═════ EXCERPTED PASSAGE ═════

Hacker News new | ask | show | jobs
by mghfreud 1641 days ago
I am lost here, the mentioned bugs are a result of optimizations like speculative execution, branch prediction, prefetching etc.

These are language independent optimizations. For example, any language (that allow for loop like constructs) compiled to intel machine code and executed on intel processor will be exposed to these bugs, it is not C specific. Am I missing anything?

5 comments

> any language (that allow for loop like constructs) compiled to intel machine code and executed on intel processor will be exposed to these bugs, it is not C specific.

Well, that's kind of the point, that Intel/x86 and most/all modern processors implement an abstract machine that's basically made for C, papering over the underlying instruction parallelism and absurdly complex memory model with all kinds of crazy front-end decoder business to allow the CPU to ingest that machine code and pretend like instructions are executed in order, with C-style control flow.

You could (in principle) prevent these sorts of bugs by creating a new kind of machine, but that machine would be incapable of running C software, at least efficiently. There are several ideas being alluded to here, another is the idea of directly exposing the underlying instruction level parallelism -- that's been attempted before in VLIW processors like Intel's Itanium chips. You could make the argument a big part of their problem was at the compiler level, trying to map C-style semantics to the CPU, while maybe a different language/compiler would have extracted more performance.

Trying to summarize the author's idea, modern CPUs have a lot of hidden potential behind a restrictive "virtual machine". If that layer were stripped clean, we could (the idea goes) get more performance and parallelism, and potentially more security, at the cost of compatibility/interoperability with legacy software.

> Intel/x86 and most/all modern processors implement an abstract machine that's basically made for C, papering over the underlying instruction parallelism and absurdly complex memory model with all kinds of crazy front-end decoder business to allow the CPU to ingest that machine code and pretend like instructions are executed in order, with C-style control flow.

═════

- QUESTIONS TO ANSWER:
1 – Name every optimization that the opening post of the Hacker News thread above lists as a cause of the bugs.
2 – Repeat part of the Hacker News thread above word for word: begin at the words "These are language" and stop after "I missing anything?".

═════ EXTRACTED INFORMATION ═════

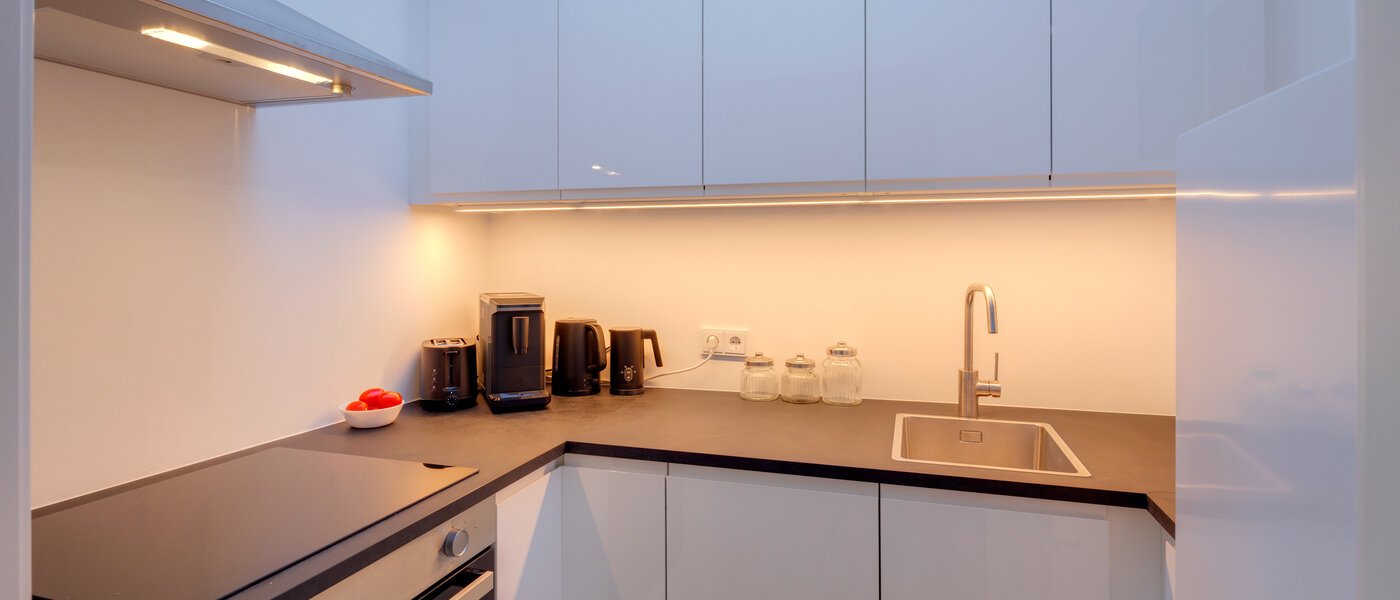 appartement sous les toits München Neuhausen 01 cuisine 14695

═════
═════ EXTRACTED INFORMATION ═════

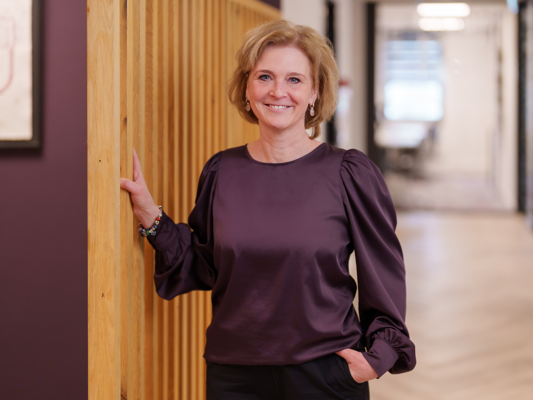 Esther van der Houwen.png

═════

- SOLUTIONS TO THE TASKS:
1 – speculative execution, branch prediction, prefetching

2 –
These are language independent optimizations. For example, any language (that allow for loop like constructs) compiled to intel machine code and executed on intel processor will be exposed to these bugs, it is not C specific. Am I missing anything?